→ THE TASK: Having found the line that contains "NGÀY NGHỈ LỄ", please retype only it and every line after it up to the end of the entries, exactly as written.

┄┄┄┄┄┄

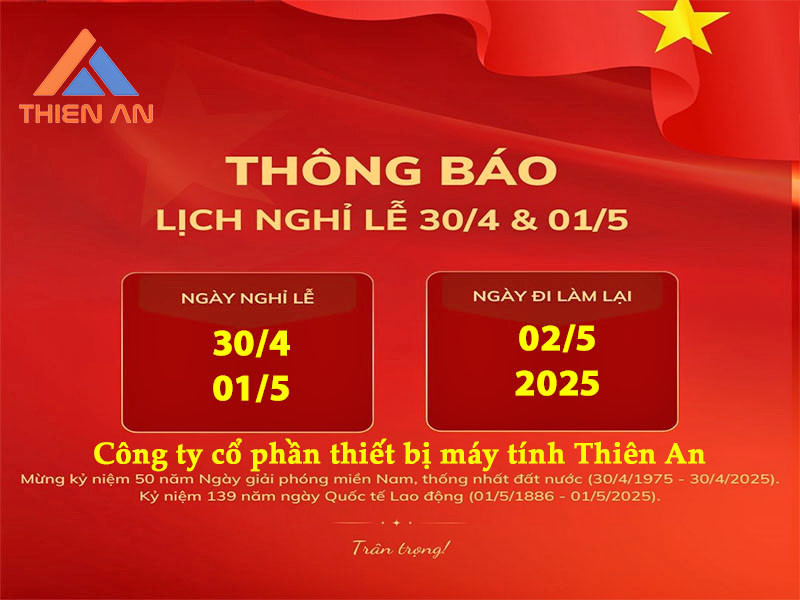 THIEN AN

THÔNG BÁO
LỊCH NGHỈ LỄ 30/4 & 01/5

NGÀY NGHỈ LỄ
30/4
01/5

NGÀY ĐI LÀM LẠI
02/5
2025

Công ty cổ phần thiết bị máy tính Thiên An
Mừng kỷ niệm 50 năm Ngày giải phóng miền Nam, thống nhất đất nước (30/4/1975 - 30/4/2025).
Kỷ niệm 139 năm ngày Quốc tế Lao động (01/5/1886 - 01/5/2025).

Trân trọng!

┄┄┄┄┄┄

→ RESPONSE BELOW:
NGÀY NGHỈ LỄ
30/4
01/5

NGÀY ĐI LÀM LẠI
02/5
2025

Công ty cổ phần thiết bị máy tính Thiên An
Mừng kỷ niệm 50 năm Ngày giải phóng miền Nam, thống nhất đất nước (30/4/1975 - 30/4/2025).
Kỷ niệm 139 năm ngày Quốc tế Lao động (01/5/1886 - 01/5/2025).

Trân trọng!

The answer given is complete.